Second Sunday of Lent, March 8: Experience and belief, a Sunday Scriptures blog

Consider these examples: You start learning a language; you learn to say “that is delicious” — but you can’t say how you really experience the wonderful food because you don’t have the words. Or you have a life-changing experience, like falling in love, but it isn’t until you hear a love song that you hear words to express what that feels like. Words, concepts are always catching up to our experiences.

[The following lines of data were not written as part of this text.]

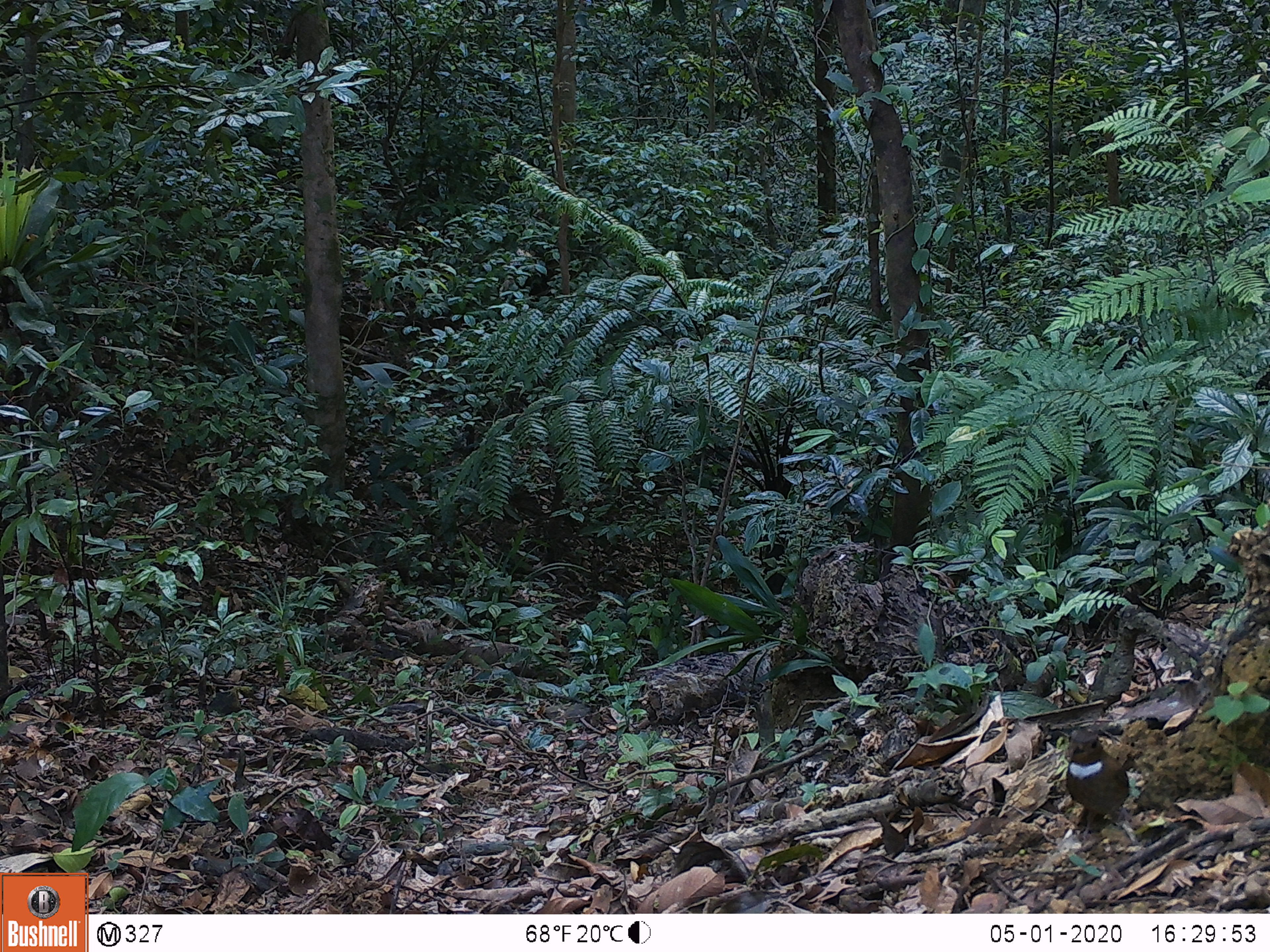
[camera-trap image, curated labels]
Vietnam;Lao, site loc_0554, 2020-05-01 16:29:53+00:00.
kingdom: Animalia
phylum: Chordata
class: Aves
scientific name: Aves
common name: bird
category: unidentified bird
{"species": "unidentified bird (bird) (Aves)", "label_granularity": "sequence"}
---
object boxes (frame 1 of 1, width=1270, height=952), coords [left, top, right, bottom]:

On this second week of Lent,  a Jesus in dazzling clothes appears to Peter, James and John, and a heavenly voice proclaims, This is my beloved Son, with whom I am well pleased, hear him. We call this story “the transfiguration” because something is happening to Jesus, but really the focus should be on the “something” that is happening to his disciples. It is a profound something. Peter, James and John were experiencing Jesus as THE LORD. They were experiencing him as much “more than” their beloved, familiar Jewish Rabbi, Jesus of Nazareth. Notice that many people who saw and heard Jesus did not become believers. Experiencing THE LORD, especially the risen LORD, became the basis for the faith of  the first Christians. Experiencing THE LORD motivated that early Christian community to search for the words it needed to express its belief in Jesus’ divinity. The point? All the words in our very wordy Catholicism can’t give us faith unless we ourselves experience THE LORD. Personal experience of THE LORD is the foundation of our faith. And for a faith that lasts until we die, we need to stay in touch with, and keep pondering, those experiences. Today recall your experiences of THE LORD.